Приезжал Володя. Ему очень хотелось посмотреть репетицию, но это не позволялось, и тогда он пробрался на балкон и затаился. Посреди репетиции Михаил Федорович гневно: «Кто там?» Володя встает и спокойно говорит: «Пока никто». Ему было разрешено остаться.
Володины приезды — короткие, жадные, родные. После той страшной больницы я уже знала, что и он может быть беспомощным, и не могла смириться с этим, но я любила. Пока он рядом, ничего не страшно, пока он рядом…
Приближалась премьера. Я тайком спускалась ночью на сцену постоять у шкафа, погладить его и пошептать: «Он ушел…»
И вот уже в расписании сдача и премьера. Я играю сдачу — это самое страшное. Приглашаются актеры всех театров, студенты театрального, руководство всех и вся, журналисты. Рецензии выходили до премьеры. Дядя Ваня — Михаил Федорович Романов, Елена Андреевна — Литвинова, няня — Карташева — так искренни, просто забываешь, что ты на сцене, и умираешь от желания понять, помочь. Дядя Ваня такой большой, такой красивый, гордый — и такая боль в глазах, потерянность — если бы можно было заслонить его от всех бед.

--- --- ---

ЗАДАНИЕ A
Кто исполнял роль дяди Вани согласно отрывку о постановке «Дяди Вани»?
ЗАДАНИЕ B
Верните из отрывка о постановке «Дяди Вани» фрагмент, который начинается со слов «Приезжал Володя. Ему» и заканчивается словами «было разрешено остаться.».
ЗАДАНИЕ C
Продолжите отрывок о постановке «Дяди Вани» сразу после его последнего предложения.

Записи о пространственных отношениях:
--- --- ---

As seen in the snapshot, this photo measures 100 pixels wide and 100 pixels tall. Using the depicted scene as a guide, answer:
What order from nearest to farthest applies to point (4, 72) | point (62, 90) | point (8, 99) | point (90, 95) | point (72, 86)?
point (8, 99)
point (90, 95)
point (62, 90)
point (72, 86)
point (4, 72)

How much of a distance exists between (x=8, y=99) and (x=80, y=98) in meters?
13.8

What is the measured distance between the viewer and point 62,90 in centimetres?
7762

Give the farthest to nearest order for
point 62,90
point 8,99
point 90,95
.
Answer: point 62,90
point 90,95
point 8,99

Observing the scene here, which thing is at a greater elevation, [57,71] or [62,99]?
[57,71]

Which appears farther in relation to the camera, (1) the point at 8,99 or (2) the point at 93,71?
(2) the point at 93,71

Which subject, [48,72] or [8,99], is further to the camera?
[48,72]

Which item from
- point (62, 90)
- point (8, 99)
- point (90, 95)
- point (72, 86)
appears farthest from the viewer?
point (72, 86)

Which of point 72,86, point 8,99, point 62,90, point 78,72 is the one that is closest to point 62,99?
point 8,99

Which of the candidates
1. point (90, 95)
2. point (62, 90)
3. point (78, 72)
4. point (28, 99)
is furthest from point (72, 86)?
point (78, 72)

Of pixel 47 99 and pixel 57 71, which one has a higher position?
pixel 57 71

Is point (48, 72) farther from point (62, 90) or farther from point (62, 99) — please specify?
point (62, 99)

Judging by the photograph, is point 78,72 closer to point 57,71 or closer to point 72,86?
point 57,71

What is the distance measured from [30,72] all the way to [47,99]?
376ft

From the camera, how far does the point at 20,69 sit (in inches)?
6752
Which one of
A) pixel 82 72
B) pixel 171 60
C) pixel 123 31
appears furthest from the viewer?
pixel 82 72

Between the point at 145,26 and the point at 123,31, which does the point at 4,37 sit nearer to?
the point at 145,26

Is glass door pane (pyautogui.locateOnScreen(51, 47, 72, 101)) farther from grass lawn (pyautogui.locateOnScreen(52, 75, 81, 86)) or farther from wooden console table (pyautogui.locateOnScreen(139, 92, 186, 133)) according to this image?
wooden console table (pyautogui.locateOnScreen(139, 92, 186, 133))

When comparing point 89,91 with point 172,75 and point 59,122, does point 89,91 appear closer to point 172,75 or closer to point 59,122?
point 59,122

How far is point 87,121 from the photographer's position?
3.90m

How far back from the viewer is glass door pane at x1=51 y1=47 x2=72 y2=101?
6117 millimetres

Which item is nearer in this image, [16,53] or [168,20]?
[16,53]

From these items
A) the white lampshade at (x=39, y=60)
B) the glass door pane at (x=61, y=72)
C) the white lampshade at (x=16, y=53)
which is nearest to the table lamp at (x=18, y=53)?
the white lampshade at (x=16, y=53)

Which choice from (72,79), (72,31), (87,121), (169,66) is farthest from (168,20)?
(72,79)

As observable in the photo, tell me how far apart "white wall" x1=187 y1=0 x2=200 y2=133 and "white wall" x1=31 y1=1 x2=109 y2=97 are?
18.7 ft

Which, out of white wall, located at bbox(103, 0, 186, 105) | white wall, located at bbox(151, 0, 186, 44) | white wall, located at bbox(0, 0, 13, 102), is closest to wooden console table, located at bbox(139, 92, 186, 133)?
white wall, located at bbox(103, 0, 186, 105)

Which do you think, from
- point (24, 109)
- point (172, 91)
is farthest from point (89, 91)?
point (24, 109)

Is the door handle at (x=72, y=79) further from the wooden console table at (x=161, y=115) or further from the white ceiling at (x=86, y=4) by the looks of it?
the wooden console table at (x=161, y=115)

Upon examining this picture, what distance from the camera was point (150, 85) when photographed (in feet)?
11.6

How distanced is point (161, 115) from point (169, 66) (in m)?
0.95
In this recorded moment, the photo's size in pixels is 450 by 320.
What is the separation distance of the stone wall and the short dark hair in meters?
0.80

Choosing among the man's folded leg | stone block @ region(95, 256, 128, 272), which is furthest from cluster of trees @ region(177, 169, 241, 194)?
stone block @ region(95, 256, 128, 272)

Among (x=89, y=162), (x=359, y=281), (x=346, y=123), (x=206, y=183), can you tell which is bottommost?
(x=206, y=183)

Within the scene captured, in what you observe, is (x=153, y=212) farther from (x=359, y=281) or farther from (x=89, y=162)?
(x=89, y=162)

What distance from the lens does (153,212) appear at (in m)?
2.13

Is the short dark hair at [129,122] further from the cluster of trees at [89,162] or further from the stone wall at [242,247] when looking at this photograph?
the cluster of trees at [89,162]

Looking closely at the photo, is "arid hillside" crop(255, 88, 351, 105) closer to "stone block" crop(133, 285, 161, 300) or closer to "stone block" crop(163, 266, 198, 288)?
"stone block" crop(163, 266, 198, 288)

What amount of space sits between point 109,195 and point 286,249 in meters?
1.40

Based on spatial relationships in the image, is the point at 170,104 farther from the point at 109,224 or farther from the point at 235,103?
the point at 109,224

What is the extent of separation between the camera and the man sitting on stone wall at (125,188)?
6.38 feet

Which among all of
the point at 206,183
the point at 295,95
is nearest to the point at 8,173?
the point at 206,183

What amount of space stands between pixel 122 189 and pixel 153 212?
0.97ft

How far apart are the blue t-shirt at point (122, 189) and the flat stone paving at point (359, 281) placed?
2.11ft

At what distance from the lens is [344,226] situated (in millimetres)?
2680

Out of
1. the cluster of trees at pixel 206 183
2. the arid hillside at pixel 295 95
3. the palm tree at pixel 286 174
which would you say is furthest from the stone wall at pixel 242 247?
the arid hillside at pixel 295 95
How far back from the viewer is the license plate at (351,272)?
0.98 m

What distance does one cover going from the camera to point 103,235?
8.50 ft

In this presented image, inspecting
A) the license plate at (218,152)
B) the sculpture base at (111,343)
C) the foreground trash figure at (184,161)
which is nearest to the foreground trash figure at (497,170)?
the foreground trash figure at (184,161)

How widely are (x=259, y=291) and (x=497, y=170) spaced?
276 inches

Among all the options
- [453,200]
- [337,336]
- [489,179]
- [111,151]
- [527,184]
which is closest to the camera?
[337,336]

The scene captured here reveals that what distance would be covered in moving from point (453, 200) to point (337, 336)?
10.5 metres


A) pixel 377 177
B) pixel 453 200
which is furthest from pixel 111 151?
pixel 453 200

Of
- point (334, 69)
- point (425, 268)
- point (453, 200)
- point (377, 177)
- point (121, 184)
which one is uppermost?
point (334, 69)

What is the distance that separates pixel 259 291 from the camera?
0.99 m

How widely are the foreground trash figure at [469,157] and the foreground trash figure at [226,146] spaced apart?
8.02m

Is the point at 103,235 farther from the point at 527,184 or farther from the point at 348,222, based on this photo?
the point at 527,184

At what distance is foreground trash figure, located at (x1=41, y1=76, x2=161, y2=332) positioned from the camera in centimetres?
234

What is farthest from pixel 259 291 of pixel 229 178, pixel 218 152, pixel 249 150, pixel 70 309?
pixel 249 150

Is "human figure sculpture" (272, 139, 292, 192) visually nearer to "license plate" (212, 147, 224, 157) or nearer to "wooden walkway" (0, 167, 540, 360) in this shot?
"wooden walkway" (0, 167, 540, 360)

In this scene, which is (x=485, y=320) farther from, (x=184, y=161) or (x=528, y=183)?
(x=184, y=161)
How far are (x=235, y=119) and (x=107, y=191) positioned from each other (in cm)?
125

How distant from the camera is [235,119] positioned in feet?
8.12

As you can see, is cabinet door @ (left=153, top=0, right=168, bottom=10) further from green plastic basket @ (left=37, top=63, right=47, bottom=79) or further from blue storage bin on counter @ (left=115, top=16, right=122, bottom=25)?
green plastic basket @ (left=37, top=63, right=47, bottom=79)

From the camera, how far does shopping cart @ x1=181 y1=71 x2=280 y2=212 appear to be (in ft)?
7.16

--- --- ---

ОТВЕТ К ЗАДАНИЮ A
Михаил Федорович Романов.

ОТВЕТ К ЗАДАНИЮ B
Приезжал Володя. Ему очень хотелось посмотреть репетицию, но это не позволялось, и тогда он пробрался на балкон и затаился. Посреди репетиции Михаил Федорович гневно: «Кто там?» Володя встает и спокойно говорит: «Пока никто». Ему было разрешено остаться.

ОТВЕТ К ЗАДАНИЮ C
И что же делать, если Елена Андреевна так хрупка и прекрасна, что конечно, конечно только ее и должен любить Астров.
И как хочется верить, что увидим «небо в алмазах», пусть не мы, но кто-то после нас непременно будет счастлив.
Я все любила: и темно-синее платье с тонким белым кружевом по вороту, и гладко прибранные в косу волосы, и няню, и шкаф, и невыносимого отца, и хлопоты по хозяйству. Об Астрове, про любовь к нему даже вслух не произносится.
И случилось. Вышли две рецензии, и так хвалили, так хвалили, что Михаил Федорович перестал со мной разговаривать. А я услышала, как на улице кто-то сказал: «Жукова, смотри, Жукова прошла», смутилась ужасно, заняла денег и купила новое пальто.
Опять разлука. Ростов-на-Дону. 1961 год.
А у Володи был четвертый курс. Мне удалось посмотреть «Золотого мальчика», «Свадьбу» и «На дне». Везде небольшие характерные роли: Бубнов в «На дне» был очень хорош, и мы с Ниной Максимовной поддразнивали его: «А ниточки-то гнилые».
Да и всё, что бы Володя ни делал, было живо, заразительно. Это главное. Никому и в голову не приходило, что острохарактерный эпизодический актер станет Гамлетом и народным кумиром.
Что-то нужно было делать с нашей московско-киевской жизнью. И прежде всего меня нужно было развести. А как? Полагалась публикация о разводе в газете — очереди по нескольку лет; суд по месту жительства ответчика, а это Таллин, и сам суд — дело нескорое.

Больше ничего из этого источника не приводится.